***** Excerpt provided *****

I get to Minneapolis, we tech the show and then we had a day off. I went to the airport and met Megan. I remember [laughing], we sat in the baggage claim of Minneapolis Airport for two hours just talking and looking at each other going, “So what does this mean? You’re working at an AIDS orphanage in Kenya, you’re teaching… I’m acting with the Royal Shakespeare Company and traveling. I go from here, to L.A., and then back to London. What are we going to do about this?”

So we sort of put a pin in it. I went back to London but we kept in communication. After “Lear” was over, I was making plans to move back to California. Megan said, “Well how about I’ll move down to California and then we’ll at least be in the same place. We’ll at least be in the same state for the first time in 10 years, and we can give it a try?” And I thought,” yeah, okay.” We were making plans to do that when Robinson Crusoe came along, and I found out that it was shooting in Africa. One of those young moments that changes your life.

***** Data for analysis *****

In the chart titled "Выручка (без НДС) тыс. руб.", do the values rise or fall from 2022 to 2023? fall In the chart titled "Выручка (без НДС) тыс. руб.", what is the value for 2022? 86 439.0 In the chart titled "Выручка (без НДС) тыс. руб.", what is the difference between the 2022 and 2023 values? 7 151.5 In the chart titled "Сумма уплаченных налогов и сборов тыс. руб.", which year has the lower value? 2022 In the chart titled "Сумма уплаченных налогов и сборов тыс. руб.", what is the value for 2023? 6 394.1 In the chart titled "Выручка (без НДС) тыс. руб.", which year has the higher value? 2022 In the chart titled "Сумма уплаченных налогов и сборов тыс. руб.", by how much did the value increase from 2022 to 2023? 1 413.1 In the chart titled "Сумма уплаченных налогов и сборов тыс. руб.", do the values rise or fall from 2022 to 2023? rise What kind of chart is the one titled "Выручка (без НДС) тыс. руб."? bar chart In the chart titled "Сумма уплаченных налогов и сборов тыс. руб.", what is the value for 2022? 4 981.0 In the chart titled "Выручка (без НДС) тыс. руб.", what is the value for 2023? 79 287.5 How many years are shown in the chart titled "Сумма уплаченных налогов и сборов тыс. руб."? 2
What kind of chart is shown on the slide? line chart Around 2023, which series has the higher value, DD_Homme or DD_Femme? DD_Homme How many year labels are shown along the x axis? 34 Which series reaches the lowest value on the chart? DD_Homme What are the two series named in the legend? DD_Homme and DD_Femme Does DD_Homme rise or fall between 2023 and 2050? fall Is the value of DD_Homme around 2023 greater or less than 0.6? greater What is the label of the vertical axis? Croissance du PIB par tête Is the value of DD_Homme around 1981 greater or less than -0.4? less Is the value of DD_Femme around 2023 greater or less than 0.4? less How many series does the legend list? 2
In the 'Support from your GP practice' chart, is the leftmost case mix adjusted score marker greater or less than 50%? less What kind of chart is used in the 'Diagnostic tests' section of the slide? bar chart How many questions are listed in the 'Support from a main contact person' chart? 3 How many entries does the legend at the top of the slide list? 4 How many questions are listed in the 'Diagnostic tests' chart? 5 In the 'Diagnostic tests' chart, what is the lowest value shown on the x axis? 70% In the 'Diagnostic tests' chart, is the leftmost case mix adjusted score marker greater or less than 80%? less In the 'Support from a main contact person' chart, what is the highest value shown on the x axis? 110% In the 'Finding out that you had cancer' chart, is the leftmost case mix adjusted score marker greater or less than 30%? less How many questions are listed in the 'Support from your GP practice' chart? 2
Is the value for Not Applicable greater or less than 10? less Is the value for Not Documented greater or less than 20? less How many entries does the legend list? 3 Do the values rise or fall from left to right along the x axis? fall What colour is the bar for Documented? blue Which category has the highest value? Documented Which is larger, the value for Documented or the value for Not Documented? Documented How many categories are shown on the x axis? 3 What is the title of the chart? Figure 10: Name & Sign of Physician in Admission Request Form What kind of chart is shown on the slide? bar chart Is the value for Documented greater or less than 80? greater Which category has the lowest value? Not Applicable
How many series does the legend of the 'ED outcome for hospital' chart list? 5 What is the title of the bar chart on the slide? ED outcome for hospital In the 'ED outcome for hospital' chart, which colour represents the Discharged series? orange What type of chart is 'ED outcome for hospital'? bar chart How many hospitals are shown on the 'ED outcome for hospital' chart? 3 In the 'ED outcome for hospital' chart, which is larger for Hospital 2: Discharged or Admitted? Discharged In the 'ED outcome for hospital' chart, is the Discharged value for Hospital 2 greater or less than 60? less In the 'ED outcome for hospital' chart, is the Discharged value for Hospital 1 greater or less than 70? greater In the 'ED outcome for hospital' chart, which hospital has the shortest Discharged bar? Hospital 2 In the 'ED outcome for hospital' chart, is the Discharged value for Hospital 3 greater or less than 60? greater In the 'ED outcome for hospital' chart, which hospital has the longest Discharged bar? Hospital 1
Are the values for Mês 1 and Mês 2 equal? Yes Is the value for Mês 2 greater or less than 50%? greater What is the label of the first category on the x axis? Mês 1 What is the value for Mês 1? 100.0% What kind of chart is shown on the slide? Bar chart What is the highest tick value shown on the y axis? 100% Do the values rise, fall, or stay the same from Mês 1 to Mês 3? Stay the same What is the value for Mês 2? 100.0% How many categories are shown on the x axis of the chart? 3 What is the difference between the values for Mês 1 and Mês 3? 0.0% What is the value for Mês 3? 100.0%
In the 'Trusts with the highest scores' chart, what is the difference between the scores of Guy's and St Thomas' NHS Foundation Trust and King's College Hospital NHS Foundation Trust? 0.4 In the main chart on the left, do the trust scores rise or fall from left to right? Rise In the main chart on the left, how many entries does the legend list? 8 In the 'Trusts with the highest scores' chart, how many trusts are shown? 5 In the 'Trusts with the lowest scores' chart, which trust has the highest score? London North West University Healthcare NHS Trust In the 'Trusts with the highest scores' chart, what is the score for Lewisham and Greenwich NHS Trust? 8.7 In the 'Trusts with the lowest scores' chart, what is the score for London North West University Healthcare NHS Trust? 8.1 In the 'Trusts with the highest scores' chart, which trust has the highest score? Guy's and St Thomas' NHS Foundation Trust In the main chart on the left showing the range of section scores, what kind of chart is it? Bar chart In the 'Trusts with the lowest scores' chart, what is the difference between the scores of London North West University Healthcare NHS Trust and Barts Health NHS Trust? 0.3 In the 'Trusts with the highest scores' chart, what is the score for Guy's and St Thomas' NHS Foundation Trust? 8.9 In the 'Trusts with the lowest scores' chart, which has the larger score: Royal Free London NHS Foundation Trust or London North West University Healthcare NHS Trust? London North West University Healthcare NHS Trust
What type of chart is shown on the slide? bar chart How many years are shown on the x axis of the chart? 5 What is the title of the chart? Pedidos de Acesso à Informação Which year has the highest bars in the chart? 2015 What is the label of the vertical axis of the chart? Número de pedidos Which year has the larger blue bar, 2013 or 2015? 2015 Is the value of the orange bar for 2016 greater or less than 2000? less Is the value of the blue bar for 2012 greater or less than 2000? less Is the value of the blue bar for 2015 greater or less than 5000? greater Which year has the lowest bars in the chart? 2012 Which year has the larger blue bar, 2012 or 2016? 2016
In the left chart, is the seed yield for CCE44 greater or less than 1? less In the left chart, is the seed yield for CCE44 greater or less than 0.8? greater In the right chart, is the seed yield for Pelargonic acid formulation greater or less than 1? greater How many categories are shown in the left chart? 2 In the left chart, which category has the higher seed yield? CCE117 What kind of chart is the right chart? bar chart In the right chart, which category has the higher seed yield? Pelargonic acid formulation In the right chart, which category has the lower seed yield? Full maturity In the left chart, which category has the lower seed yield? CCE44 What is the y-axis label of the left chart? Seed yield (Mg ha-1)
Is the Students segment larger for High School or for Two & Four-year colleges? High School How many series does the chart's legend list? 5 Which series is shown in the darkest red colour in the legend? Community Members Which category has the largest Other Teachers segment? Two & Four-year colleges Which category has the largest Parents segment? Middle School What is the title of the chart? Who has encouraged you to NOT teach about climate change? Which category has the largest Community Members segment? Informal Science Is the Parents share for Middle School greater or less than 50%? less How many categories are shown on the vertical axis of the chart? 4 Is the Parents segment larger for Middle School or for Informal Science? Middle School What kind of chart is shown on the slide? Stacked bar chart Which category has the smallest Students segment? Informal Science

*****

Parts of the exercise:
A) Say whether each statement agrees with the excerpt about meeting Megan. Answer yes or no for each and quote the deciding words. (i) The two of them sat in the airport baggage claim for two hours. (ii) Megan was working with the Royal Shakespeare Company. (iii) Robinson Crusoe was shooting in Africa.
B) Print the part of the excerpt about meeting Megan starting at "So we sort of" and ending at "changes your life.".
Use only the excerpt about meeting Megan, not the items.

Solutions to the tasks:
A)
(i) Yes: "we sat in the baggage claim of Minneapolis Airport for two hours"
(ii) No: "You’re working at an AIDS orphanage in Kenya"
(iii) Yes: "I found out that it was shooting in Africa"

B)
So we sort of put a pin in it. I went back to London but we kept in communication. After “Lear” was over, I was making plans to move back to California. Megan said, “Well how about I’ll move down to California and then we’ll at least be in the same place. We’ll at least be in the same state for the first time in 10 years, and we can give it a try?” And I thought,” yeah, okay.” We were making plans to do that when Robinson Crusoe came along, and I found out that it was shooting in Africa. One of those young moments that changes your life.